BishopAccountability.org

Guest commentary: 'Spotlight' shows why transparency is needed in Catholic Church

By Tim Stier
Contra Costa Times
November 11, 2015

http://www.contracostatimes.com/opinion/ci_29103568/guest-commentary-spotlight-shows-why-transparency-is-needed

This photo provided by courtesy of Open Road Films shows, Michael Keaton, left, as Walter "Robby" Robinson and Mark Ruffalo as Michael Rezendes, in a scene from the film, "Spotlight."
Photo by Kerry Hayes

The movie "Spotlight" opens in Bay Area theatres on Friday. It tells the story of the Boston Globe's Spotlight investigation team's reporting in 2001 and 2002 on the clergy sexual abuse in the Archdiocese of Boston and its cover-up by Cardinal Law.

To many, this movie will draw unwanted publicity to the Catholic Church. As a priest of the Roman Catholic diocese of Oakland in voluntary exile since 2005, I welcome this publicity.

I hope this movie shines the spotlight on Oakland and San Francisco so the full extent of abuse and cover-up right here in the Bay Area may be known.

For the truth is that if the same spotlight were to shine on the Catholic Church in San Francisco and Oakland, the news would be just as heartbreaking and horrifying as in Boston.

The reason the Boston Globe Spotlight team of journalists was able to shine such light on the Catholic Church in Boston was due to the courage of abuse survivors, journalists and a judge who forced the Archdiocese of Boston to open its secret files on scores of criminal priests.

The Diocese of Oakland has yet to publicly name all the priests, both diocesan and religious, who abused children and teens throughout Alameda and Contra Costa counties. The most complete report to date was a four-part series published in the Oakland Tribune and its sister papers beginning on March 31, 2008, and now available online.

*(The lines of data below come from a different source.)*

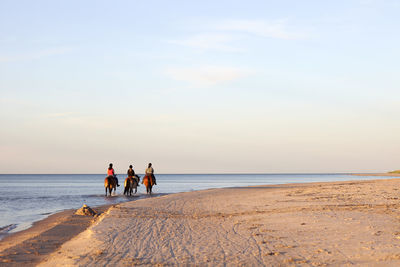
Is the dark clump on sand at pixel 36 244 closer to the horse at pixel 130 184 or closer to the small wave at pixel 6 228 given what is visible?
the small wave at pixel 6 228

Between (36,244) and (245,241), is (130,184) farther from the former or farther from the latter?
(245,241)

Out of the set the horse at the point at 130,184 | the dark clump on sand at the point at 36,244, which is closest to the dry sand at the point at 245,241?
the dark clump on sand at the point at 36,244

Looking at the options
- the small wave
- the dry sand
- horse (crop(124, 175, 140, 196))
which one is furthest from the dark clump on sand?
horse (crop(124, 175, 140, 196))

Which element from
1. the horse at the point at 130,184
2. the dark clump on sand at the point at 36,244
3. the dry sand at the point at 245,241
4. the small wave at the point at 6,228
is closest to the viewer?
the dry sand at the point at 245,241

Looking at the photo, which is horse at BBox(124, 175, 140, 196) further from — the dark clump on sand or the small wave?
the dark clump on sand

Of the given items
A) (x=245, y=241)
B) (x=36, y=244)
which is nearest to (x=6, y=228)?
(x=36, y=244)

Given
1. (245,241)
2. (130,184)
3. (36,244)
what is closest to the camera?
(245,241)

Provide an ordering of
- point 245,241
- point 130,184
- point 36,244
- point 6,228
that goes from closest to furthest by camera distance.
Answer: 1. point 245,241
2. point 36,244
3. point 6,228
4. point 130,184

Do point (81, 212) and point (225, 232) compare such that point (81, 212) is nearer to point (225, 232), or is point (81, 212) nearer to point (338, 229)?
point (225, 232)

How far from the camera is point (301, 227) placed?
10.4m

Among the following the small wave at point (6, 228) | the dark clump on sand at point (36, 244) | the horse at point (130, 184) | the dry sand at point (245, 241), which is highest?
the horse at point (130, 184)

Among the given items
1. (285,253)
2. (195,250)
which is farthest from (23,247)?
(285,253)

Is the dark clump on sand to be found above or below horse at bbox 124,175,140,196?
below

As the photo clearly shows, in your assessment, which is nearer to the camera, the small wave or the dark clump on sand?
the dark clump on sand
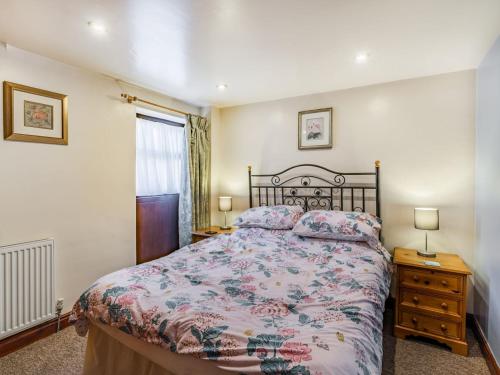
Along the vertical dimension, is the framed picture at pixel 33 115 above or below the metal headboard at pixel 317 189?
above

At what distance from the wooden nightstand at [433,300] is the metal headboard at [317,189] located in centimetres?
75

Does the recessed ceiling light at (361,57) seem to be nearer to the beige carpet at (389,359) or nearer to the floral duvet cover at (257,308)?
the floral duvet cover at (257,308)

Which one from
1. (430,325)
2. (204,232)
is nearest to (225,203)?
(204,232)

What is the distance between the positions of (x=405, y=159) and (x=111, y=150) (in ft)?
10.1

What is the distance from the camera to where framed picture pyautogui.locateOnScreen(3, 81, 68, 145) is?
2.13 meters

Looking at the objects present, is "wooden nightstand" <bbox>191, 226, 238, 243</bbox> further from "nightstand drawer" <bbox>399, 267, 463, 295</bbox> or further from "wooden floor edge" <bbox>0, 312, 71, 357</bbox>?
"nightstand drawer" <bbox>399, 267, 463, 295</bbox>

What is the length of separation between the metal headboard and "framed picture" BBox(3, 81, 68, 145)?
2.14 metres

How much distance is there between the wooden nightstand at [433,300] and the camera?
7.05ft

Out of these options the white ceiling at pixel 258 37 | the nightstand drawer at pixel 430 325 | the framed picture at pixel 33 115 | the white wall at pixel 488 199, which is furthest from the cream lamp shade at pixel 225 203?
the white wall at pixel 488 199

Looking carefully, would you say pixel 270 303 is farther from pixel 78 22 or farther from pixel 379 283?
pixel 78 22

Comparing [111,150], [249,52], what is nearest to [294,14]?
[249,52]

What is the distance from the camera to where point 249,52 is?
2.24 m

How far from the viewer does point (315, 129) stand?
3.30 meters

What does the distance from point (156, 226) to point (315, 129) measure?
234cm
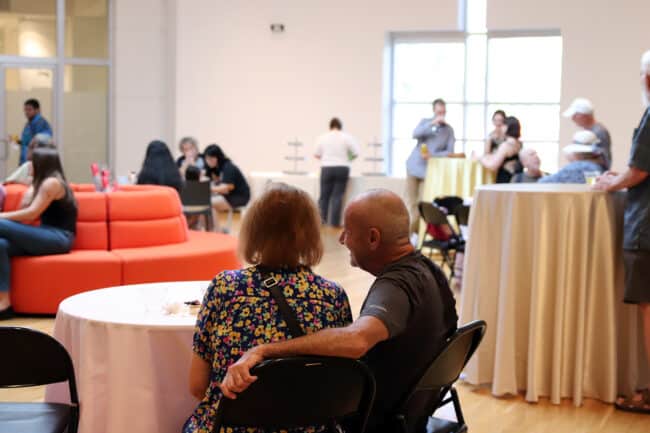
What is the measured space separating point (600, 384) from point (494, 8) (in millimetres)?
10027

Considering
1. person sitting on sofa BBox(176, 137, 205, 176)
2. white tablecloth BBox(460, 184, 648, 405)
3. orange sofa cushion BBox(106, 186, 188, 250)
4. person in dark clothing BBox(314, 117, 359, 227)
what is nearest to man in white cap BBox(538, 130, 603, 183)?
white tablecloth BBox(460, 184, 648, 405)

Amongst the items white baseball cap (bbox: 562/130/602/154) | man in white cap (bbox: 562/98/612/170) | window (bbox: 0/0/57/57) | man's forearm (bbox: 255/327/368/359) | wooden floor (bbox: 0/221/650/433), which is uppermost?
window (bbox: 0/0/57/57)

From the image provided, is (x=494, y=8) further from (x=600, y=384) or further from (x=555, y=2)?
(x=600, y=384)

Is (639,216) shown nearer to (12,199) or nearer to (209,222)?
(12,199)

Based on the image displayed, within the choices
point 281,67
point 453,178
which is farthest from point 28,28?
point 453,178

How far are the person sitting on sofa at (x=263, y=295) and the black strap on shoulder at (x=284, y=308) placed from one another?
0.01 metres

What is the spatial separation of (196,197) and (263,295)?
22.7 ft

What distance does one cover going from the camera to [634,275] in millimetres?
4402

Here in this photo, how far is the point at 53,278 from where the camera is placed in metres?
6.54

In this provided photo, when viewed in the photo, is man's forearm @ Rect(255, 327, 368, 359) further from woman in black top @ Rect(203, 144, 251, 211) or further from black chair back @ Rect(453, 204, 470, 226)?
woman in black top @ Rect(203, 144, 251, 211)

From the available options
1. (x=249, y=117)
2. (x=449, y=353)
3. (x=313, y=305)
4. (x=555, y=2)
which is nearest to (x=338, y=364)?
(x=313, y=305)

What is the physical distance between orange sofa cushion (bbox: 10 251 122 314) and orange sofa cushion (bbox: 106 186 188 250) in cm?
45

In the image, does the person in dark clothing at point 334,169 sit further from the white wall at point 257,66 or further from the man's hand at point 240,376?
the man's hand at point 240,376

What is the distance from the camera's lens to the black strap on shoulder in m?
2.39
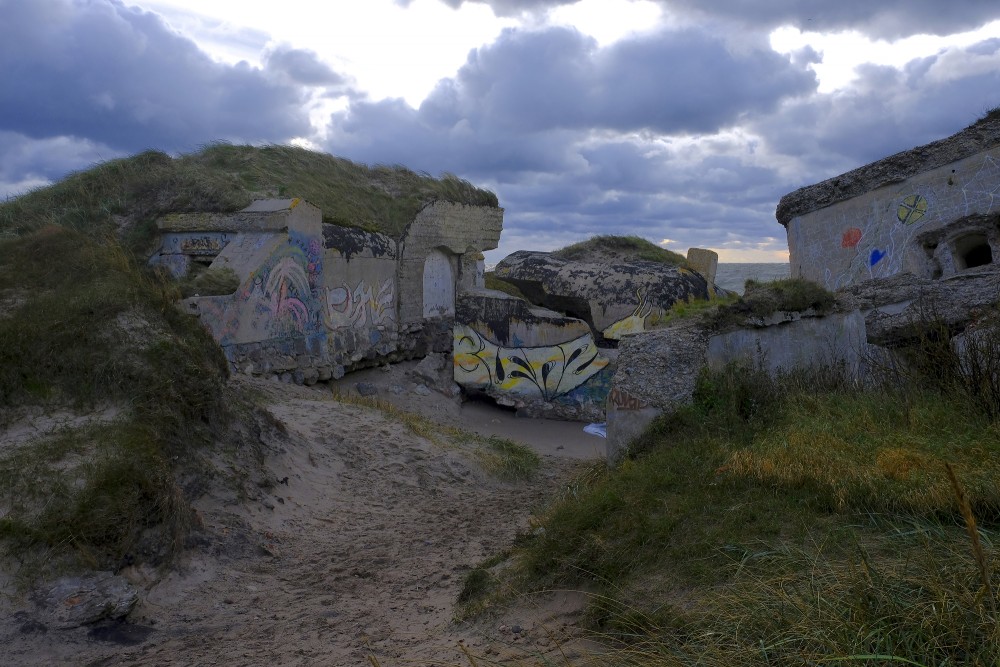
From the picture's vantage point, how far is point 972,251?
1338cm

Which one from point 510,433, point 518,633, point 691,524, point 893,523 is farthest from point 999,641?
point 510,433

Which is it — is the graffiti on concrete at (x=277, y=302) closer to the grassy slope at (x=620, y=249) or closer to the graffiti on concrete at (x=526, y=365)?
the graffiti on concrete at (x=526, y=365)

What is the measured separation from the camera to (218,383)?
26.9ft

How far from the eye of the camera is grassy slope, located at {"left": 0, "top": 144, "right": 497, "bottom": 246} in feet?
46.2

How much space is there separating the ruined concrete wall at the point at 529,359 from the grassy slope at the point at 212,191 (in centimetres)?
286

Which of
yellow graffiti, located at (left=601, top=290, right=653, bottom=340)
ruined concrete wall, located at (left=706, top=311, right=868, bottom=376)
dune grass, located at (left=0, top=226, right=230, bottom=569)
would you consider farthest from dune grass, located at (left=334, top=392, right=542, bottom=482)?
yellow graffiti, located at (left=601, top=290, right=653, bottom=340)

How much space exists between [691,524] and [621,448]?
8.80 ft

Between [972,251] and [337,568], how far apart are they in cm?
1175

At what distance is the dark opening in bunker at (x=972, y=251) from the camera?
13.0 meters

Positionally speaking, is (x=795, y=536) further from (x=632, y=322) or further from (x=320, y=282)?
(x=632, y=322)

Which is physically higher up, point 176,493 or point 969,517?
point 969,517

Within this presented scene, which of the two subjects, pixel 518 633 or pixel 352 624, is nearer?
pixel 518 633

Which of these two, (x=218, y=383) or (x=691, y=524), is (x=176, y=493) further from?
(x=691, y=524)

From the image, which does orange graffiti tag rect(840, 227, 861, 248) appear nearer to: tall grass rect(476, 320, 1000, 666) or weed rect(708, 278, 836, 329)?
weed rect(708, 278, 836, 329)
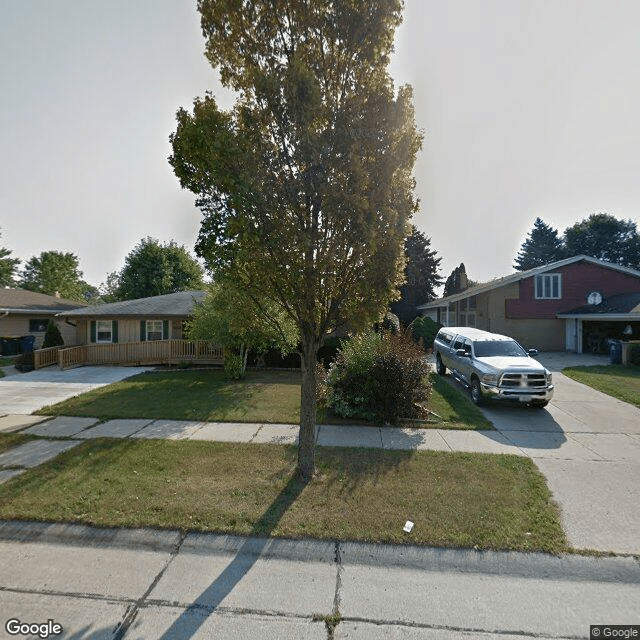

The Diocese of Oakland, headed by Bishop Michael Barber, and the Archdiocese of San Francisco, led by Archbishop Salvadore Cordileone, are good at apologizing but terrible at transparency.

Cordileone and Barber want us to believe that the abuse crisis is a regrettable event in the past. Would that were so.

I have written to Bishop Barber asking him to publicly name the 43 credibly accused priests and brothers who served in parishes and high schools throughout Alameda and Contra Costa counties. No reply. I've offered to meet with him. No reply. The priorities of Archbishop Cordileone of San Francisco are well-known.

These days, the Oakland Diocese is preoccupied with fund-raising to ease its burden of debt accrued in part from paying off abuse survivors. Even as Catholics of the East Bay are asked to donate generously to bail out the diocese, they are still not being told the full extent of the sexual abuse of minors by clergy, and the criminal cover-up by bishops and their assistants.

The hundreds of victims of rape and sexual assault perpetrated by priests and brothers here in the Bay Area deserve more than apologies; they and their families deserve full disclosure, including details about how bishops on both sides of the Bay repeatedly moved known abusers from parish to parish where many abused again.

The justice and transparency abuse survivors were promised have yet to fully happen. The stakes in this crisis are very high: children and youth won't be safe in Catholic parishes and schools until transparency and structural change are fully realized.